Sumo Logic announced today it has extended the reach of its monitoring platform to provide deeper insights across application and infrastructure logs, metrics, traces and metadata in real-time.
The latest additions to the company’s suite of software-as-a-service (SaaS) offerings include Sumo Logic AWS Observability Solution, which focuses exclusively on AWS services, and additions to the Sumo Logic Software Development Observability Solution that provide support for GitHub, Jenkins and PagerDuty alongside existing support for Jira, Bitbucket and OpsGenie. The Sumo Logic Software Development Observability Solution is based on a key performance indicator (KPI) methodology developed by the DevOps Research and Assessment (DORA) organization, an arm of Google.
In addition, Sumo Logic has launched a closed beta for a Distributed Transaction Tracing service based on the OpenTelemetry standard that will integrate logs, metrics and metadata. Finally, the company has added more tracing capabilities to its existing Microservices Observability Solution.

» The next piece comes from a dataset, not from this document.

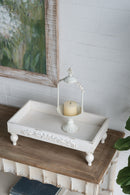 S/2 Decorative Fir Wood and Resin Risers with Distressed White Finish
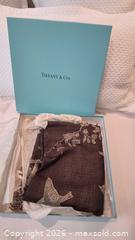 MaxSold Auction: Large Hand Made Wool/Cashmere Blend Throw with Crane & Floral Design + Tiffany storage box - Toronto (Ontario, Canada) PARTNER MANAGED Estate Sale Online Auction - Yorkville Avenue (CONDO) PART 2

Sumo Logic got its start by providing a cloud service for analyzing logs as an alternative to Splunk. Since then, the company has extended the scope of its services to address a wider range of observability requirements for DevOps teams.
Ben Newton, director of field evangelism for Sumo Logic, said the company is trying to engage IT organizations at any level of maturity by providing access to a range of offerings from log analytics to observability tools for various platforms including Kubernetes. Those offerings now span the application life cycle from coding to grave, he said.

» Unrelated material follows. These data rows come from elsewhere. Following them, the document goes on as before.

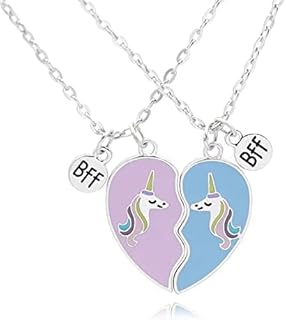 Unicorn BFF Heart Necklace 2pcs Jewelry Gift for Friends Birthday Gifts For Kids Tribe Design Essentials BFF Necklace for 2, Best Friend Necklace Rainbow Splicing Necklace Half Heart Pendant Necklace Friendship Necklace Birthday Gift for Girl Teens & Women [Unicorn]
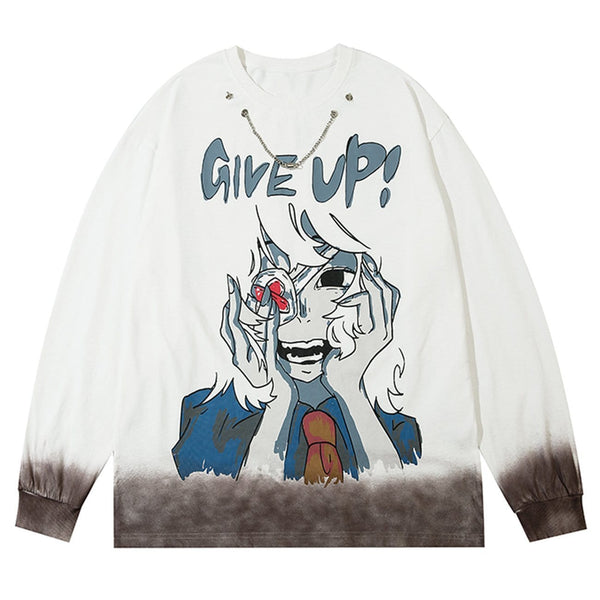 WLS Dark Gradient Anime Give Up Boy Print Sweatshirt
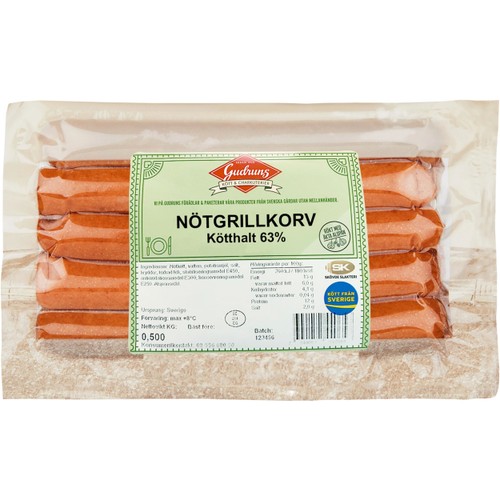 Nötgrillkorv Alspånsrökt 10-pack 500g Gudruns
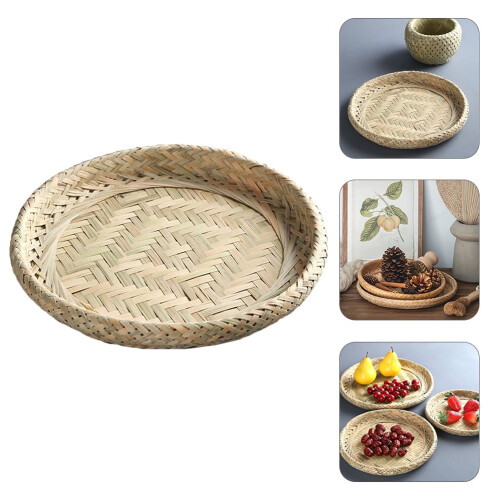 MLINS Extra Large Wicker Baskets Fruit Bowl Storage Disc Natural Household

Sumo Logic also differentiates a pricing model based on data tiers that enables IT teams to analyze logs, metrics and traces across a variety of use cases without monthly limits, peak provisioning or on-demand charges for data volume overages or exceeding custom metrics limits.

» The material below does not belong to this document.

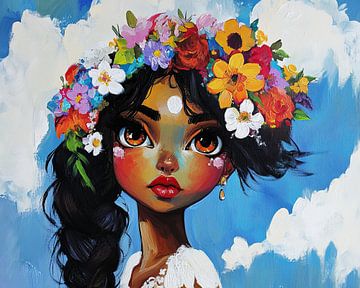Fille aux grands yeux | Fille joyeuse dans les fleurs sur Peintures accrocheuses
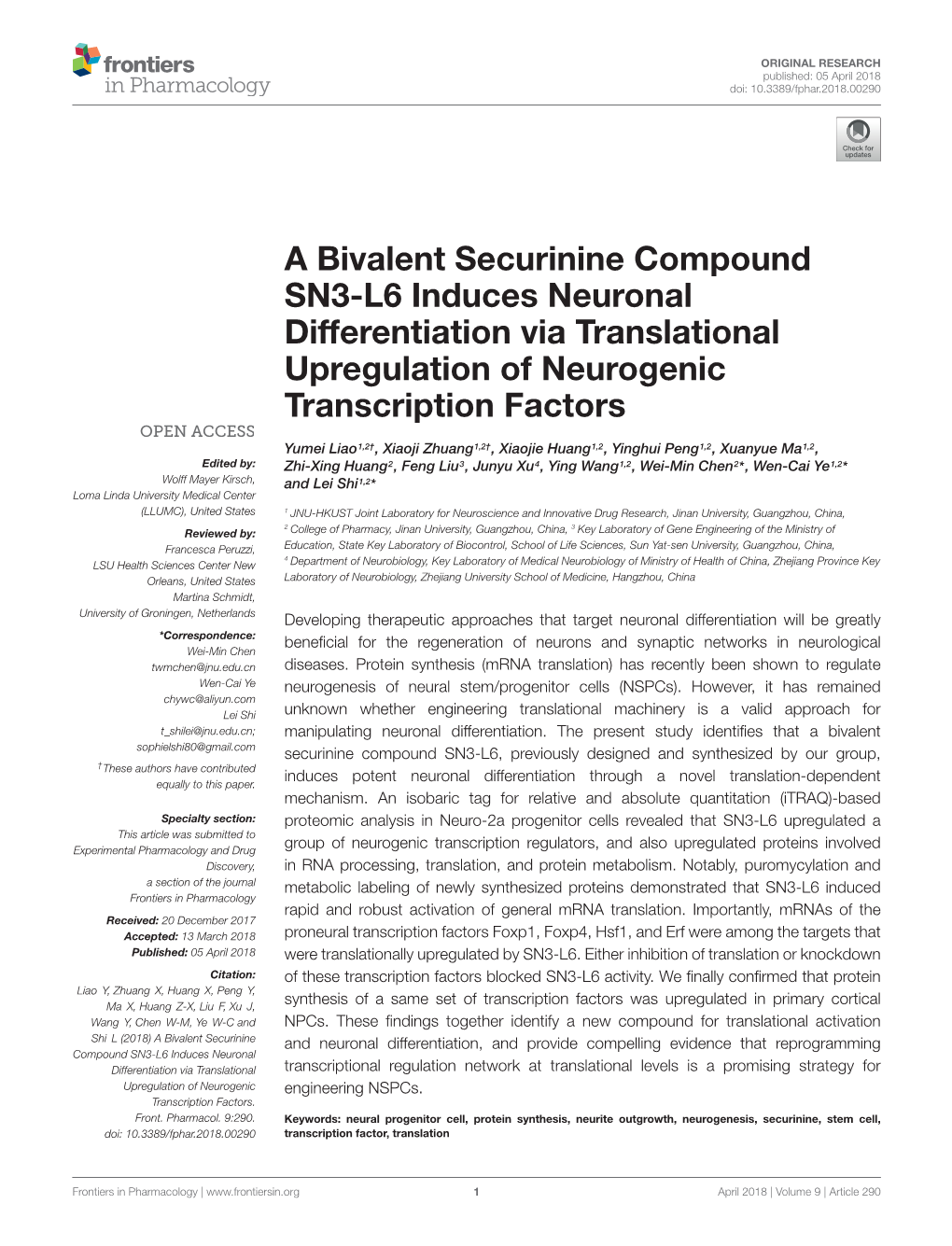 A Bivalent Securinine Compound SN3-L6 Induces Neuronal Differentiation Via Translational Upregulation of Neurogenic Transcription Factors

In the wake of the economic downturn brought on by the COVID-19 pandemic, the rate at which DevOps tools have been shifting into the cloud has accelerated. With more DevOps teams working from home, cloud-based services are more flexible. At the same time, more organizations prefer to treat IT costs as an operating expense at a time when the overall economic outlook remains uncertain. The entire IT organization needs to be able to respond to rapidly changing business conditions in a more agile manner, noted Newton.
Less clear is whether the economic downturn might also drive consolidation across what today is a spectrum of observability tools spanning log analytics to application performance management (APM) platforms used primarily to sample application traffic. It’s even less clear whether the rise of distributed tracing capabilities might reduce dependency on application sampling altogether.
What is apparent is IT teams have never had more visibility into IT environments that increasingly are more complex. The challenge and opportunity now is determining how best to apply a wide range of observability tools to turn all that insight into actionable intelligence.